### [REQUEST]
Your task is to repeat, word for word, the line containing "Among the things" and all lines that follow it to the end of the material, and no other lines.
########################################
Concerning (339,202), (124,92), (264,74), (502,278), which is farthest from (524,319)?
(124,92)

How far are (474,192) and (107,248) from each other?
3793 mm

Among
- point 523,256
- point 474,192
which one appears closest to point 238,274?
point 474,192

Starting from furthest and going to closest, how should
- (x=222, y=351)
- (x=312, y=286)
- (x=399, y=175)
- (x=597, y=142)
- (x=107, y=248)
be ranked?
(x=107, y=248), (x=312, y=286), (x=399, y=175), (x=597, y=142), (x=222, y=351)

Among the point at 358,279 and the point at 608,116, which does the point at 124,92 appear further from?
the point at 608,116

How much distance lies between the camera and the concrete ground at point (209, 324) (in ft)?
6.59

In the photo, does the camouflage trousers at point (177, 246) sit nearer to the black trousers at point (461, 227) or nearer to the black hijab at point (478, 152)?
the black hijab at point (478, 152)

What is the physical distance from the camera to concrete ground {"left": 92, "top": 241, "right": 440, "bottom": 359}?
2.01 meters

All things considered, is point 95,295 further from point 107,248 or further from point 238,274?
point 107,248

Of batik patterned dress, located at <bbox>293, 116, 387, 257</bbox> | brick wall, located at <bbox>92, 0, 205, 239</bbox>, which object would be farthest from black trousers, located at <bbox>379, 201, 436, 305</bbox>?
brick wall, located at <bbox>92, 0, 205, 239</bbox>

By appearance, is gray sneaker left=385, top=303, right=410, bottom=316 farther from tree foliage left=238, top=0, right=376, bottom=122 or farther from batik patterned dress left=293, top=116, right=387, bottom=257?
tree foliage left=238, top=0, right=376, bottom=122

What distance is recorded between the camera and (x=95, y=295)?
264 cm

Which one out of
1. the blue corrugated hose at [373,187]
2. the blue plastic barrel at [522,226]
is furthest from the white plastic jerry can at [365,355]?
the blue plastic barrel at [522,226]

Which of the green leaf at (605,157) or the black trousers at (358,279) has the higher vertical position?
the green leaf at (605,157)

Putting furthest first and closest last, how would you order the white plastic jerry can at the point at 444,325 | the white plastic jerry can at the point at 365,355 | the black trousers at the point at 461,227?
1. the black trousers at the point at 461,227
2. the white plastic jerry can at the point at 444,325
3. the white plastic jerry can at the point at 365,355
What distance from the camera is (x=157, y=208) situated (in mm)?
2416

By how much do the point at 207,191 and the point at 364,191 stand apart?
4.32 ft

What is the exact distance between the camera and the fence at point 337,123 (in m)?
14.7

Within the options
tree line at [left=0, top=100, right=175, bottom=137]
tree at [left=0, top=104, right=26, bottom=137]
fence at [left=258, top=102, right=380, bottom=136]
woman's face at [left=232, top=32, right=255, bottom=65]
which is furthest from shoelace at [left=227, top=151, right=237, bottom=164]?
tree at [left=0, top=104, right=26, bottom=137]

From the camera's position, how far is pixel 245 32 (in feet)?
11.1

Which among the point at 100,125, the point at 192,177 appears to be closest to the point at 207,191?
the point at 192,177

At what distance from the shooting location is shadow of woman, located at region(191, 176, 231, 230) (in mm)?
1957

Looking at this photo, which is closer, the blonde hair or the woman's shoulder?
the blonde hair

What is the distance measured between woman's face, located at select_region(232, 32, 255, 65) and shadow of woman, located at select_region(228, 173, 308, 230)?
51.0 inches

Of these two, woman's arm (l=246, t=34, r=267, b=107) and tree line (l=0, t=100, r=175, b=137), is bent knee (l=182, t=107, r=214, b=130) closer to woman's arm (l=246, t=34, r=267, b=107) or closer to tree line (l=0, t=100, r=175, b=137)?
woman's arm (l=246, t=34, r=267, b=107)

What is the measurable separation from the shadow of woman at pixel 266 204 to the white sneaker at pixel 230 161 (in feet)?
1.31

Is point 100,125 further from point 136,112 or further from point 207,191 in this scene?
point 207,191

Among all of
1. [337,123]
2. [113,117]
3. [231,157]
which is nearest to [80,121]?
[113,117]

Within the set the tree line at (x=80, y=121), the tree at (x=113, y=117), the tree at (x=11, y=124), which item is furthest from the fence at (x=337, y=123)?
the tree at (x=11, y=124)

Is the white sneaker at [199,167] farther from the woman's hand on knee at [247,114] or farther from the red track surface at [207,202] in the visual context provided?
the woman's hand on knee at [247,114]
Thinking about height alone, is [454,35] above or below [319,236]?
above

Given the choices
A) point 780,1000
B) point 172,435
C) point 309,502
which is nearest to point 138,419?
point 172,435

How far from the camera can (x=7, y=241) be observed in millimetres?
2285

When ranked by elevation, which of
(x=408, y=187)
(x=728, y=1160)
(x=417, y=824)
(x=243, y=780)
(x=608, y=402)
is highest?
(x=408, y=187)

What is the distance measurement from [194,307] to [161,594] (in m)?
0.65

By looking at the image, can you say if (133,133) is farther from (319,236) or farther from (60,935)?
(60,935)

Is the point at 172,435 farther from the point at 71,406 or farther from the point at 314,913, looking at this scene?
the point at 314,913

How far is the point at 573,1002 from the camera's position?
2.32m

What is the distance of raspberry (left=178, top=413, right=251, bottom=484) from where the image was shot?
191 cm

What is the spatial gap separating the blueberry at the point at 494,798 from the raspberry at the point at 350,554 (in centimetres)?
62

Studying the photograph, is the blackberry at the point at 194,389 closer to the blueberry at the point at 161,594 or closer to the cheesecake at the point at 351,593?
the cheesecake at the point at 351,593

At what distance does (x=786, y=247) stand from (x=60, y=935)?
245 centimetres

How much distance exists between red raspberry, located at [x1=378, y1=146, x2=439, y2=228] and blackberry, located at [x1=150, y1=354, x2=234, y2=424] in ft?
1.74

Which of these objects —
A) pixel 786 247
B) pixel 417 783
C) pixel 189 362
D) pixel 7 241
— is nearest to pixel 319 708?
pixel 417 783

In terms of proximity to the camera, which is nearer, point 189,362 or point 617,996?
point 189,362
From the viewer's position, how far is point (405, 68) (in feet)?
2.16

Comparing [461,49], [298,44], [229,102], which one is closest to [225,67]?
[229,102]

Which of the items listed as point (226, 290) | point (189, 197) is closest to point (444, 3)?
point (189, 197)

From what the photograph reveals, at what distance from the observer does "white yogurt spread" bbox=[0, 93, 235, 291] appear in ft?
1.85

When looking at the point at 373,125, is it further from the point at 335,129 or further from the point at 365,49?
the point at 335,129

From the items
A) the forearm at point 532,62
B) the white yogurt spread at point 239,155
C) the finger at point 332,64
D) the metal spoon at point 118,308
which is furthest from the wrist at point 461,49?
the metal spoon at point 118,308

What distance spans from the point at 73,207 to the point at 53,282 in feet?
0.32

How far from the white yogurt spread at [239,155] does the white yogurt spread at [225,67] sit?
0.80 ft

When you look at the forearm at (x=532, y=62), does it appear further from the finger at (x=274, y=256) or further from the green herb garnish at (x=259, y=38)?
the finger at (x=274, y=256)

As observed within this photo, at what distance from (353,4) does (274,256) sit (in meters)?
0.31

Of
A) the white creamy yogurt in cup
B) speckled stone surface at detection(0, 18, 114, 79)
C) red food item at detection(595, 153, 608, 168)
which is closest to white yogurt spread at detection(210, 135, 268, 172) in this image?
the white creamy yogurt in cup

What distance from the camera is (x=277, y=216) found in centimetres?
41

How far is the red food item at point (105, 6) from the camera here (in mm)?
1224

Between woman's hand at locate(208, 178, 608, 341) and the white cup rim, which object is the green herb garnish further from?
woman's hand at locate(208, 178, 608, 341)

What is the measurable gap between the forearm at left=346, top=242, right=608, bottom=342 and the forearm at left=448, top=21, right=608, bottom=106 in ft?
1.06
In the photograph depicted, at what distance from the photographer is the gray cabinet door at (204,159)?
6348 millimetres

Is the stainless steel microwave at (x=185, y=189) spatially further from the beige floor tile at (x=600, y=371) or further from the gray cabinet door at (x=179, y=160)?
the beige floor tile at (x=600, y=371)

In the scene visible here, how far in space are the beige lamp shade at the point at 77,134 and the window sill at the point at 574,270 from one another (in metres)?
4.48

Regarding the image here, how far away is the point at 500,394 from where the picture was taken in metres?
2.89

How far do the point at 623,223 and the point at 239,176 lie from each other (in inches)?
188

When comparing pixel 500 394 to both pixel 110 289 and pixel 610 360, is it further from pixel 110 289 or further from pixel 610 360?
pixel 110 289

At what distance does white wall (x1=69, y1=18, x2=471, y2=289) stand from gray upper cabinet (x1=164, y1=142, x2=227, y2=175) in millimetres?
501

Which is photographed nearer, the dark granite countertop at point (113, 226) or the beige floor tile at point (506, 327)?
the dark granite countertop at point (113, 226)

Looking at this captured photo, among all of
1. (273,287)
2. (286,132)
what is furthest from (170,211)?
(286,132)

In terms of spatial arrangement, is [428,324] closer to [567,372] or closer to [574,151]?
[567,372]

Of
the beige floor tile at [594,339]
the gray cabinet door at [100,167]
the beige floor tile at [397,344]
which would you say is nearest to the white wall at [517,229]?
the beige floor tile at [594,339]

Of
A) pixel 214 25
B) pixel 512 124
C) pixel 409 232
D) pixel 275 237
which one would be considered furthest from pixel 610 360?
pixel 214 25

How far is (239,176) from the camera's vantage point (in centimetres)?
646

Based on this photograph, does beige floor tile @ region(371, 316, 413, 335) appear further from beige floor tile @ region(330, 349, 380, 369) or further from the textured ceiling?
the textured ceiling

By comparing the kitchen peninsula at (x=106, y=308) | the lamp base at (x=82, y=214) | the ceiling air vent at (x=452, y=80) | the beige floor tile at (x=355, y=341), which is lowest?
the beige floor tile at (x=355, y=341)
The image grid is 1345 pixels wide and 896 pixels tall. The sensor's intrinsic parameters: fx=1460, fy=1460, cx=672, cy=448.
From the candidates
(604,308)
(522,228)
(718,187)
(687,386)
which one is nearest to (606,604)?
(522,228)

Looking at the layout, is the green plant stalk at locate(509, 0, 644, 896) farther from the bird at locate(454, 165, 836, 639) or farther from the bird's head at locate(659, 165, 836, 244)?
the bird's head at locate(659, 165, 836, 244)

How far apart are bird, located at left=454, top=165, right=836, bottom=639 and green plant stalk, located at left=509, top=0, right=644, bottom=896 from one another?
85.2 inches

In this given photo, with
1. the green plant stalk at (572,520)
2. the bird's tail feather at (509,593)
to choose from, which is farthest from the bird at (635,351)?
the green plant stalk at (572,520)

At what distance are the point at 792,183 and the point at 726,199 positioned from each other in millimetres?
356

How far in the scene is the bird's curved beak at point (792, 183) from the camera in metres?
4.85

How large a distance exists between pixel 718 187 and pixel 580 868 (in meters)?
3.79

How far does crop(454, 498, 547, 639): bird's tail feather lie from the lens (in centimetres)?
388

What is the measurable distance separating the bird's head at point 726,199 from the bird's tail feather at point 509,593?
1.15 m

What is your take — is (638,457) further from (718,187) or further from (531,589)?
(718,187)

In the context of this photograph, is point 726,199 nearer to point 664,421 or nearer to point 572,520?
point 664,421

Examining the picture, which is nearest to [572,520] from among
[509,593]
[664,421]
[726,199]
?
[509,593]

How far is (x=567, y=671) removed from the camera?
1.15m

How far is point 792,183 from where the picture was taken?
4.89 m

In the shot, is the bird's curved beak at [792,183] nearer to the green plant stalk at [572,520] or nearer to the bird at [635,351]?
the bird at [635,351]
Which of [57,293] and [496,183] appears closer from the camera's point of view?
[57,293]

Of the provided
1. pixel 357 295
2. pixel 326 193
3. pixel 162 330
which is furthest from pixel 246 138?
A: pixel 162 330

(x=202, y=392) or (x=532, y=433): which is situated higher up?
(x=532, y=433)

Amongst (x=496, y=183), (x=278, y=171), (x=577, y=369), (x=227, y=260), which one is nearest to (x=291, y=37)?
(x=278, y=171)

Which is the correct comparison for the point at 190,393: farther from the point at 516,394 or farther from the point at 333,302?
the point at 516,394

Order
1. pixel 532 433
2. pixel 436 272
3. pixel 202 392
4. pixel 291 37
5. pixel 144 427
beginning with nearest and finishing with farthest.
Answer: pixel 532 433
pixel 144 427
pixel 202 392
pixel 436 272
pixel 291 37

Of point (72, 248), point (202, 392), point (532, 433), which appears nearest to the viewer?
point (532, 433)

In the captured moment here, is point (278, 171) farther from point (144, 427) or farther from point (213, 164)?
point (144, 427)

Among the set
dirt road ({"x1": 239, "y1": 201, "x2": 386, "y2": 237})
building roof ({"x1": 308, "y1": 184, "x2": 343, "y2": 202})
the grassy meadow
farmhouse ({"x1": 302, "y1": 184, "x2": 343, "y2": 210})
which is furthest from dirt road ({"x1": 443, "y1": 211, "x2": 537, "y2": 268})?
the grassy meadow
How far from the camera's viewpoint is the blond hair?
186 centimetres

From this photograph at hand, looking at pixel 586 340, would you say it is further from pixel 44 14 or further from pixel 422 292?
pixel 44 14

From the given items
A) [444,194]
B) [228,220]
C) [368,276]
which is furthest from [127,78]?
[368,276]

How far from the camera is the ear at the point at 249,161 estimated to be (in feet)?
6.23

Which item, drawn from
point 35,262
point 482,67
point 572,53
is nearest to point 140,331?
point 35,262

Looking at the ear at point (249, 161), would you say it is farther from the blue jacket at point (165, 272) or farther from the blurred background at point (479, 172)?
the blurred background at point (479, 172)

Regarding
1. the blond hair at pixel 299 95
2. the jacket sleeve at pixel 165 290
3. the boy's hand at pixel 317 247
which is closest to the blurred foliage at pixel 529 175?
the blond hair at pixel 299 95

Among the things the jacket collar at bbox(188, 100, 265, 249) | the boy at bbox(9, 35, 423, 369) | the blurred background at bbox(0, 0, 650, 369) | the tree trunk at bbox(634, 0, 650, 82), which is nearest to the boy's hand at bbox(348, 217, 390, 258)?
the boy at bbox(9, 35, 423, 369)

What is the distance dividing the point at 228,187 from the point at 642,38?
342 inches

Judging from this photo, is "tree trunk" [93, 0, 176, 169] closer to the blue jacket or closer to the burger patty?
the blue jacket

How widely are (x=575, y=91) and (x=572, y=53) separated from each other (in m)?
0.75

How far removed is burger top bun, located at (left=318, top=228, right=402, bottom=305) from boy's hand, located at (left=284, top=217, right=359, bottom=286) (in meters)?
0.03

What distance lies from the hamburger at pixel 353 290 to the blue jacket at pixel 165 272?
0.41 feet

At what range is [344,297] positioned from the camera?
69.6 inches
########################################
### [EXERCISE RESPONSE]
Among the things the jacket collar at bbox(188, 100, 265, 249) | the boy at bbox(9, 35, 423, 369) | the blurred background at bbox(0, 0, 650, 369) | the tree trunk at bbox(634, 0, 650, 82), which is nearest to the boy's hand at bbox(348, 217, 390, 258)?
the boy at bbox(9, 35, 423, 369)

What is the distance dividing the point at 228,187 from the point at 642,38?
342 inches

Judging from this photo, is "tree trunk" [93, 0, 176, 169] closer to the blue jacket or closer to the burger patty?
the blue jacket

How widely are (x=575, y=91) and (x=572, y=53) separated from each other (in m)?
0.75

How far removed is burger top bun, located at (left=318, top=228, right=402, bottom=305) from boy's hand, located at (left=284, top=217, right=359, bottom=286) (in meters)?
0.03

What distance lies from the hamburger at pixel 353 290 to the blue jacket at pixel 165 272?
0.41 feet

At what range is [344,297] positioned from the camera?
69.6 inches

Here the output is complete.